Reddit: SafeD - The Safe Subset of D
Don Clugston
dac at nospam.com.au
Tue Mar 25 08:38:44 PDT 2008
Bruno Medeiros wrote:
> Charles D Hixson wrote:
>>
>> PPS: When talking about casts or type conversions, please make it
>> explicit whether the same bit pattern is maintained. I often read
>> those descriptions, and realize that I can't figure out exactly what
>> is happening. With C I was always certain that I was just telling the
>> compiler to think about the same piece of memory differently, and that
>> nothing actually changed. With more modern languages, a lot more
>> magic happens under the hood, and I'm no longer as certain what's
>> going on. I often wonder after reading the documentation whether the
>> same bit pattern is maintained, or whether an equivalent value is
>> produced. E.g., I've never tried casting a float to a long. What
>> would it produce? I can't predict. I'd often prefer to deal with
>> ulongs or ucents rather than byte arrays, but then at other times I
>> need to address particular bytes out of that value. Because I don't
>> really understand a cast, I just use byte arrays (well, ubyte). But
>> it's "sloppier". Generally I'm dealing with a unitary entity, and
>> needing to think of it as an array all the time is uncomfortable.
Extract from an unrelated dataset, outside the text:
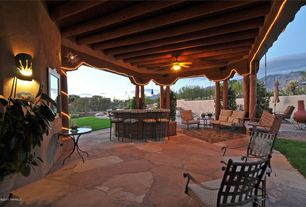 Rustic Patio with outdoor pizza oven, Fence, exterior stone floors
>> (I'd even like a notation for dealing with particular bits, though I
>> haven't needed that recently.)
>> Note that this isn't a request for a change in how things act, but
>> rather in how they are documented.
>> I *suspect* that cast is presumed to be defined by C, and that it
>> means "Think about they type differently, but don't change it's bit
>> pattern", but I'm never quite certain.
>
> Yup, this is one of the C legacy behaviors/mentality that I've found
> ever more irritant. I would prefer that the language syntax would better
> distinguish between opaque casts (no bit changes) and conversion casts
> (bit changes, since a conversion is made).
I'm with you. The worst example: Despite the name, C++'s reinterpret_cast<>
sometimes does _conversion casts_, involving bit changes.